▸ Stated problem 1: Decide whether each statement, (a) through (c), agrees with the blog excerpt, and answer yes or no for each, quoting the deciding words of the blog excerpt. (a) DC's median annual wage is higher than New York's. (b) DC's average drink prices are far higher than New York's. (c) The writer objects to Matt's analysis for three reasons.
▸ Stated problem 2: Write out the part of the blog excerpt between "Or maybe not!  My" and "first impression implies.", inclusive, swapping "meat" for "substance".

▸ Document passage:
-- -- --

But the aforementioned discoveries did give us some good clues about the limits of consciousness (its time resolution, for instance), and avenues for thinking about how to create it artificially, and how morally concerned we should be about canned tuna’s dolphin-safe status. Certainly they blew dualism right out of the water (as far as most people are concerned).  It seems like the truth of the holographic hypothesis — and that we experience ourselves as part of the holographic projection and not of the underlying lower-dimensional brane — could also have some implications for how we think about, say, the possibility of panpsychism.

Or maybe not!  My aim is not to imply that the HH could be cause for a “nothing is real!”-style freakout, but I do think there might be more meat here than Matt’s first impression implies.

On the other hand, the most likely explanation is that I’m fundamentally misunderstanding (or New Scientist misconstruing) the HH.

Matt has taken my offhanded complaint about DC beer prices and placed it within the context of social justice, noting that DC’s high wages account for its high beer prices (our average drink prices are comparable to New York’s; our median annual wage, at $57.1k, is somewhat higher than New York’s, at $52.8k; both are significantly above the national median of $42.3k). His basic project is all to the good: thus is the charge of any thoughtful person concerned with the common weal and/or our ability to drink away worries about the state it’s in.

However! I object to his specific analysis of the situation for two reasons.

-- -- --

▸ Listed records:
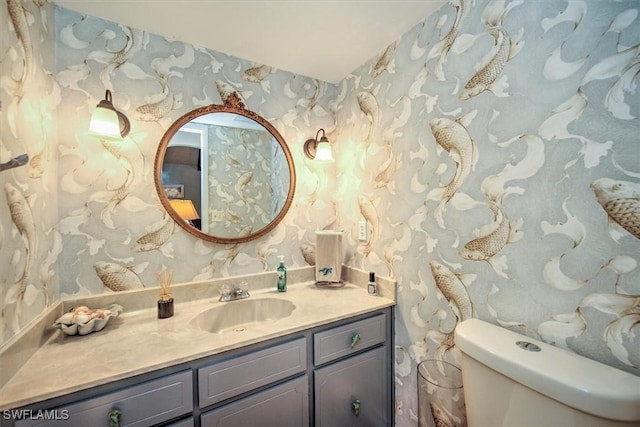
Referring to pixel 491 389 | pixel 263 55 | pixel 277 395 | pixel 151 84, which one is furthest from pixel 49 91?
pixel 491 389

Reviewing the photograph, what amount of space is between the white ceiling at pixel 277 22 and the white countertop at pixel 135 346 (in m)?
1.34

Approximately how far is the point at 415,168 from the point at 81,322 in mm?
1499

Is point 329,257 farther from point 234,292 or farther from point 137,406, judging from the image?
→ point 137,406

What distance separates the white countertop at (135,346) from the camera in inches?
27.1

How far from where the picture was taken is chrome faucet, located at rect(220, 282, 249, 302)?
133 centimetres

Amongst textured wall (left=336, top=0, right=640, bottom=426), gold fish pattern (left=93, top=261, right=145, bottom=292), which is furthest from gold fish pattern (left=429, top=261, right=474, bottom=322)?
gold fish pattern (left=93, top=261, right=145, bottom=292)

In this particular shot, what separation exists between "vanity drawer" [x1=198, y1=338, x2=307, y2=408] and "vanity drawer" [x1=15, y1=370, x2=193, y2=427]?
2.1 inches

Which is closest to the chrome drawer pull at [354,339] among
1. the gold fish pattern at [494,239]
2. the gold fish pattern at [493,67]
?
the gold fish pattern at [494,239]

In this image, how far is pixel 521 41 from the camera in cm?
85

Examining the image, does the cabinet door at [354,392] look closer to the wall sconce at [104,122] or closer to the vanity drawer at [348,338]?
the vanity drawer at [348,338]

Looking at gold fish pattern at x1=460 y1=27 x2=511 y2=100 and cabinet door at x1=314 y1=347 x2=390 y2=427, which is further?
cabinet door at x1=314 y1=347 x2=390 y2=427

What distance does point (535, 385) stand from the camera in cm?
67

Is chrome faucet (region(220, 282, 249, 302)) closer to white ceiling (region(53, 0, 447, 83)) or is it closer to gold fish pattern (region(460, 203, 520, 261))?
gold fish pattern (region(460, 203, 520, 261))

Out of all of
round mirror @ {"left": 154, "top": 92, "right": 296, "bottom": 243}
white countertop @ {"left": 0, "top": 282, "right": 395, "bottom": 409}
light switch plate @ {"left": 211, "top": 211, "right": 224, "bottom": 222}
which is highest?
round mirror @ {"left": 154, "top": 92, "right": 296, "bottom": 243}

-- -- --

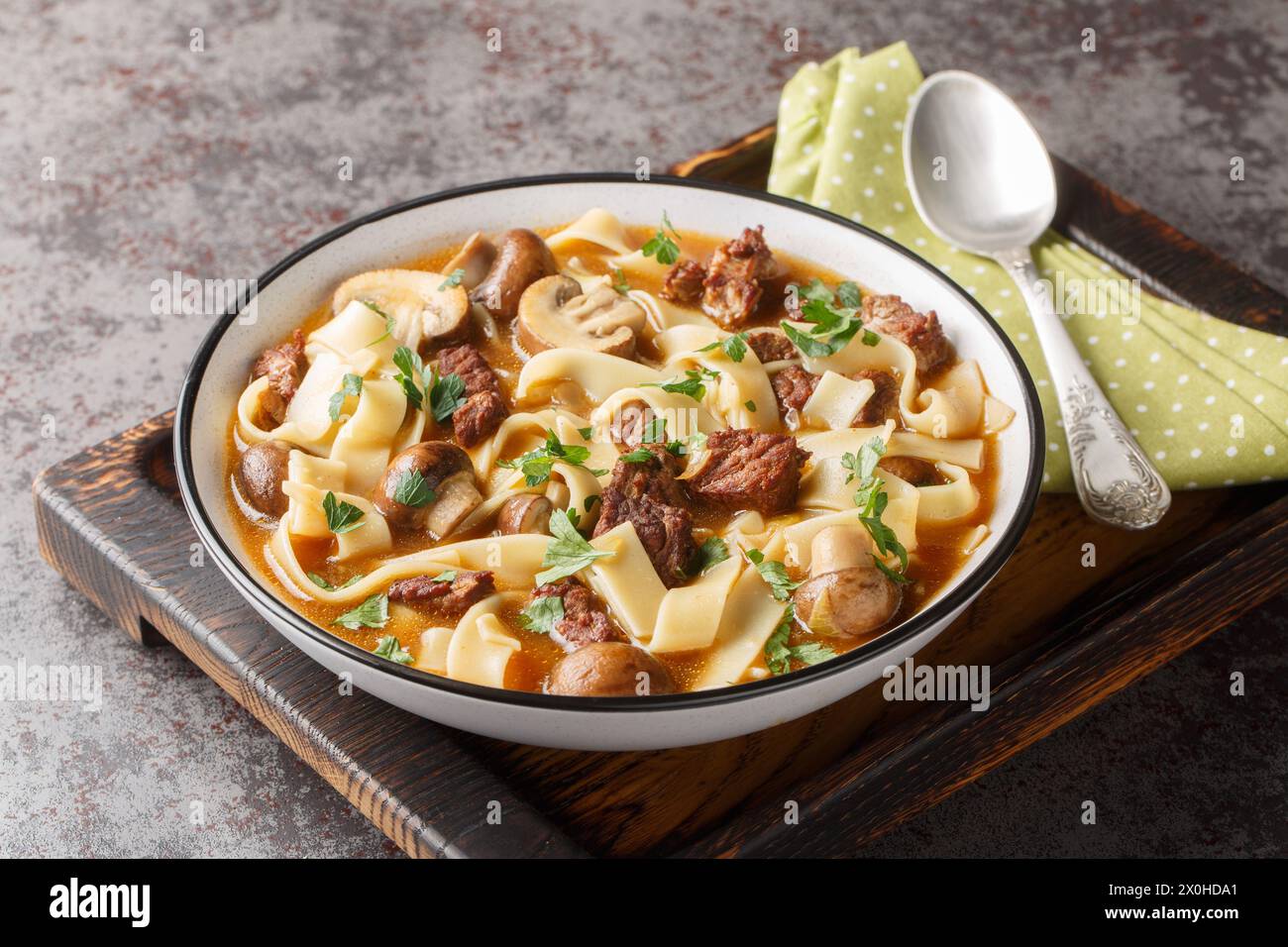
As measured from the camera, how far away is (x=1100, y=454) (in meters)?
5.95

-- -- --

▸ Exercise output 1:
(a) Yes: "our median annual wage, at $57.1k, is somewhat higher than New York’s, at $52.8k"
(b) No: "our average drink prices are comparable to New York’s"
(c) No: "I object to his specific analysis of the situation for two reasons"

▸ Exercise output 2:
Or maybe not!  My aim is not to imply that the HH could be cause for a “nothing is real!”-style freakout, but I do think there might be more substance here than Matt’s first impression implies.